8 Имелось в виду такое сообщение «Тифлисского вестника»: «Приказом по армии от 14 августа Его Высочество наместник Кавказский и Главнокомандующий Кавказской армией принял на себя непосредственное руководство цад действиями корпуса, оставляя на обязанность генерал-адъютанта Лорис-Меликова выполнение Его указаний» (Тифлисский вестник. 1877. 21 августа).
№ 12
ИЗ ПУТЕВОГО ДНЕВНИКА КНЯЗЯ В.П. МЕЩЕРСКОГО1 «Московские ведомости», 1877, 18 декабря. № 314
План штурма со всеми диспозициями составлял генерал Лорис-Ме-ликов. В основании плана были две задачи: штурмовать нижние укрепления и демонстрировать над укреплениями верхними, для того чтоб отвлечь и силы, и внимание турок. В этом отношении план Лорис-Ме-ликова вполне отличался от Муравьевского, так как Муравьев штурмовал верхние, Шорахские высоты. Но и в другом отношении новый план резко отличался от Муравьевского. Муравьев штурмовал днем, а план Лорис-Меликова был штурмовать ночью, пользуясь полнолунием. На военном совете под председательством Великого Князя Главнокомандующего вопрос о времени штурма обсркдался очень долго. Большинство было за день, меньшинство за ночь. В числе меньшинства был князь Мирский2, настоятельно и настойчиво доказывавший, что только такою безумною смелостью можно было рассчитывать поразить турок. Благодаря Великому Князю это решение взяло верх.
«Московские ведомости», 1877, 22 декабря, № 318
...Турки ожидали штурма утром 8 ноября... ждали нападения на Шорахские высоты, то есть повторения той громадной и роковой ошибки, которую сделал Н.Н. Муравьев в 1855 году и которая нам стоила до 10 тысяч напрасно падших жертв...
Оттого нельзя достаточно оценить гениальность плана штурма Лорис-Меликова, который, как всегда, знал очевидно и слабость турецких уязвимых мест, и то, насколько они могут быть поражены паникой вследствие неожиданности нападения3.
«Московские ведомости», 1877, 23 декабря, № 319
После церемониального марша... Великий Князь пред всем фронтом войск выехал и, вынув саблю, отсалютовал Корпусному командиру Лорис-Меликову и возгласил «ура». Лорис-Меликов снял каску, бросился к Великому Князю, который горячо обнял его, и затем поклонился с глубоким волнением кричавшему от всего сердца «ура» возлюбленному своему Кавказскому войску. Все были рады этому торжеству в честь Лорис-Меликова...
Визит Мещерского в палатку корпусного командира
В ней было и очень светло, и очень тепло. Генерал Лорис-Меликов был в шерстяной куртке. На столе лежали карты с цифрами. В палатке было два отделения; через открытую первую дверь виднелась его железная кровать. Принял он меня очень любезно и советовал остаться подольше, чтобы ближе приглядеться...
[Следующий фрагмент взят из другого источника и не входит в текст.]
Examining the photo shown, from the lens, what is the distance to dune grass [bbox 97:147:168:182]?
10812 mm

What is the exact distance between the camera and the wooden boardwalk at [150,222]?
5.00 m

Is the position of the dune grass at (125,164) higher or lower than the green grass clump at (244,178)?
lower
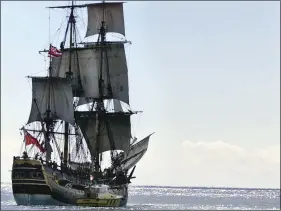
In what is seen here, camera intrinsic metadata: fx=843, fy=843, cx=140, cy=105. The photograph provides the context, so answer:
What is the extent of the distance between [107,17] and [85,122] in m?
16.9

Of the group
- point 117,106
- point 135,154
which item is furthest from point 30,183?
point 117,106

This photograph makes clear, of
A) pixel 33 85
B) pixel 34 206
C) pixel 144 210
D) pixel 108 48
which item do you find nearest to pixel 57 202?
pixel 34 206

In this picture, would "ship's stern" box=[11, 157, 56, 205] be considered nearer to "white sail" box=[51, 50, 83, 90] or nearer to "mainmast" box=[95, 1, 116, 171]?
"mainmast" box=[95, 1, 116, 171]

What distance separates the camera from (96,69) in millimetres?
125625

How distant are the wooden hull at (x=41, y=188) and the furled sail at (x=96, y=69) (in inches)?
876

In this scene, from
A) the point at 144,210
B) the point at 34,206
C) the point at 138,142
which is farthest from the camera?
the point at 138,142

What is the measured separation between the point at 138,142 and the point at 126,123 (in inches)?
169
– Знаете ли, – обратился Л.-М., – надо особенное счастье, чтобы приехать на Кавказ на короткое время и как раз попасть к штурму Карса: это невероятное баснословное счастье. Не всегда у нас, батюшка, бывали такие праздники, как в эти дни.
– Да, я думаю.
– Пережили мы, пережили тяжелые дни... Что нас бранили, так и быть, а что такая армия, как Кавказская, должна была пить эту чашу горя и унижения, вот что было поистине ужасно, вот что нас заставляло страдать...
Но видать торжество вашей чудной армии приятнее, чем присутствовать при ее горе. Я так счастлив, что не прибыл раньше.
– Так-то так, но знаете, для человека, изучающего современные события, то время было поучительнее; вы бы многому научились; теперь все торжествуют, всем праздник, все правы, виноватых нет, теперь только одна сторона нашего быта открывается, и вы сами знаете, что, когда везет человеку, тогда ни на что не посмотришь... Человека надо изучать, когда не везет ему, – с тонким смехом прибавил генерал.